* Begin Page excerpt *

"No weapons allowed in the building." Really Super Nanny? I'm glad you told us that. I was all set to send my 5-year-old to school with a set of nunchucks just in case anybody gets out of hand at recess. (I do realize that there have been school shootings and this is a true safety concern, but I can't help but have visuals of kindergarteners smuggling in throwing stars and nunchucks to duke it out, Chuck Norris style, on the playground.)
"No cell phones allowed on school property." Come on! I can understand this for preteens and teenagers. But for pre-K and kindergarten, do we really need to talk about this? What kind of idiot sends their 5-year-old to school with a cellphone? And what 5-year-old even has a cellphone?
Um, apparently me and mine.
After only a handful of school days, Emma, my kindergartener, was getting into the car one afternoon, when her teacher leaned in the window and said, "Did you know Emma brought an iPhone to school today?"
My face flushed and I whipped around to look at Emma, who had assumed her "guilty" face: lips clenched together, careful not to smile or frown, her eyebrows raised almost to her hairline and her eyes opened so widely that you can see the whites of her eyes all the way around her irises.
"Emma!" I gasped.
Her teacher continued, "I told her not to do it again and that the principal doesn't allow children to bring phones to school and she promised she wouldn't."
She closed the door.
Sweet Cheezits.
My mother passed her old iPhone on to my kids when she upgraded and we have kept it as a crunch time toy. Stuck in the doctor's office for hours on end? Voila! No more log-rolling on the germ-infested floors.

* End Page excerpt *

Set tasks:
1. Reproduce the passage from the school phone story word for word, starting at the words "She closed the" and ending after the words "the germ-infested floors.".
2. In the school phone story, how did the narrator's kids come to have an iPhone?
3. According to the school phone story, why does the family keep the old iPhone?

* Begin Data records *

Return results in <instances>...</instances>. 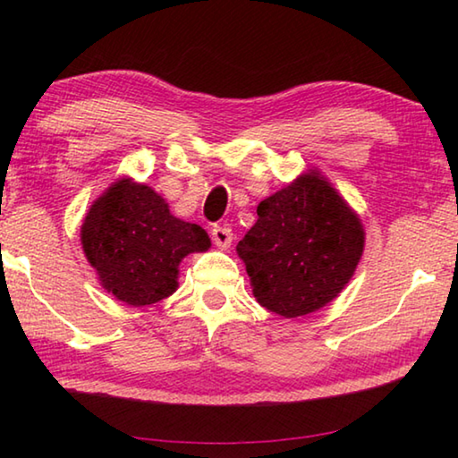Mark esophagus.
<instances>
[{
  "instance_id": "esophagus-1",
  "label": "esophagus",
  "mask_w": 458,
  "mask_h": 458,
  "mask_svg": "<svg viewBox=\"0 0 458 458\" xmlns=\"http://www.w3.org/2000/svg\"><path fill=\"white\" fill-rule=\"evenodd\" d=\"M212 240H214L216 246L228 248L232 244V230H230V226H226V224H224V226H214L212 228Z\"/></svg>"
}]
</instances>
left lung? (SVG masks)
<instances>
[{
  "mask_svg": "<svg viewBox=\"0 0 458 458\" xmlns=\"http://www.w3.org/2000/svg\"><path fill=\"white\" fill-rule=\"evenodd\" d=\"M236 250L262 307L286 319L313 313L350 283L363 228L319 174H305L262 199Z\"/></svg>",
  "mask_w": 458,
  "mask_h": 458,
  "instance_id": "8db88e82",
  "label": "left lung"
}]
</instances>
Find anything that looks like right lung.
Masks as SVG:
<instances>
[{"instance_id": "add662e5", "label": "right lung", "mask_w": 458, "mask_h": 458, "mask_svg": "<svg viewBox=\"0 0 458 458\" xmlns=\"http://www.w3.org/2000/svg\"><path fill=\"white\" fill-rule=\"evenodd\" d=\"M81 240L100 284L133 307L169 297L182 259L210 248L198 224L175 218L159 193L127 177L90 206Z\"/></svg>"}]
</instances>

* End Data records *

In response:
1.
She closed the door.
Sweet Cheezits.
My mother passed her old iPhone on to my kids when she upgraded and we have kept it as a crunch time toy. Stuck in the doctor's office for hours on end? Voila! No more log-rolling on the germ-infested floors.

2. The narrator's mother passed her old iPhone on to the kids when she upgraded.

3. They keep it as a crunch-time toy. When the family is stuck in the doctor's office for hours, the phone keeps the kids from log-rolling on the germ-infested floors.